Unlike large corporations that have massive IT departments and their own dedicated internet infrastructure that enables them to host their own web servers, small businesses have to rely on other methods in order to establish their online presence. The methods vary, but one such method that can be used is server co-location.
Colocation lets place your server on someone else’s rack, sharing their bandwidth. While this typically costs more than regular web hosting, it is still less expensive than getting a comparable amount of bandwidth on your own. Once your machine is setup and ready, you will have to take it, physically, to the location of the provider, which in turn provides your machine with bandwidth, power and an IP address.
Using colocation as your method of generating an online presence has plenty of benefits, with the largest benefit being the lower cost involved compared to setting up your own bandwidth at your location. For the same price of having a business-level DSL line installed, about $200 per month, you can have an entire server available to you.

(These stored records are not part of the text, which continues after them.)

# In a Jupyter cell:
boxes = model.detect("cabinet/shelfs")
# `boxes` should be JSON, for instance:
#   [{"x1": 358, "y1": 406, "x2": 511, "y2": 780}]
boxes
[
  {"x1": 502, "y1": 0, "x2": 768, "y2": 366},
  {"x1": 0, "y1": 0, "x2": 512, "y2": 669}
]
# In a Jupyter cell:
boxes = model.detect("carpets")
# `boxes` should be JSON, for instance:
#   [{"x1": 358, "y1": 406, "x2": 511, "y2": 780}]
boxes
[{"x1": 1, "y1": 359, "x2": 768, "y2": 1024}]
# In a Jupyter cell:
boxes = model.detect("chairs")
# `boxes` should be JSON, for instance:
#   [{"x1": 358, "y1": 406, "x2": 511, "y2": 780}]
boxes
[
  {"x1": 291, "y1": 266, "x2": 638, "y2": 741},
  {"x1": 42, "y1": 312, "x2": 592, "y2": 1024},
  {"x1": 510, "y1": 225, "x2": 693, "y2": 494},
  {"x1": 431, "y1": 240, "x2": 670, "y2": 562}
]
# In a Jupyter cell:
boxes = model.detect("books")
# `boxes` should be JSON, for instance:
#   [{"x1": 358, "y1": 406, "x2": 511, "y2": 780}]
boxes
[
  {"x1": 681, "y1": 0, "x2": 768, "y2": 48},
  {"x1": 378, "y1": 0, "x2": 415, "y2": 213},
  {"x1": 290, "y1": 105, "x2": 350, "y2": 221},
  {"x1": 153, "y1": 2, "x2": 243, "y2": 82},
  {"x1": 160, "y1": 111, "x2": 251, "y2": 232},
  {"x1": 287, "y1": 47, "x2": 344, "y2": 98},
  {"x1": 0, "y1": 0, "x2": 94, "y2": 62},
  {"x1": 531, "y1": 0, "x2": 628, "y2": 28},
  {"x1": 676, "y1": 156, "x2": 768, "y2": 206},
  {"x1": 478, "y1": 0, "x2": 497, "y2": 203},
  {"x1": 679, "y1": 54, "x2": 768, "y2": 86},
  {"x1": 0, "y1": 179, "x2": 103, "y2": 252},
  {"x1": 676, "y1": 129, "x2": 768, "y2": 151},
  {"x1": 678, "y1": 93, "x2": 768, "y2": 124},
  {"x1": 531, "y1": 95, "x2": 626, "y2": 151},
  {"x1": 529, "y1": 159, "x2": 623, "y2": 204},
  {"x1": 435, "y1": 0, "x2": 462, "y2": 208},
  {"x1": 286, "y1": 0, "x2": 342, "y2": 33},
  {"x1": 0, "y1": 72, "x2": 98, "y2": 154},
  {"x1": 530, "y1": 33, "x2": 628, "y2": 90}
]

Some of the drawbacks to colocation include the price. If your site is more along the lines of a “hobby”, and not so much a business that requires massive amounts of bandwidth, you may want to consider a website through more cost-effective means, such as with a traditional web host. Additionally, prices for colocation services can fluctuate. Another downside is getting access to your hardware. With your server residing at another location, it may be challenging accessing it when it is not the normal hours for providers’ location.
Server co-location can be a great alternative for your business, so long as you can find one nearby and at the right price. If your business requires a great deal of bandwidth, this is definitely something you should check into. However, if your site does not have a need for large amounts of bandwidth, you should consider other, more cost-effective options.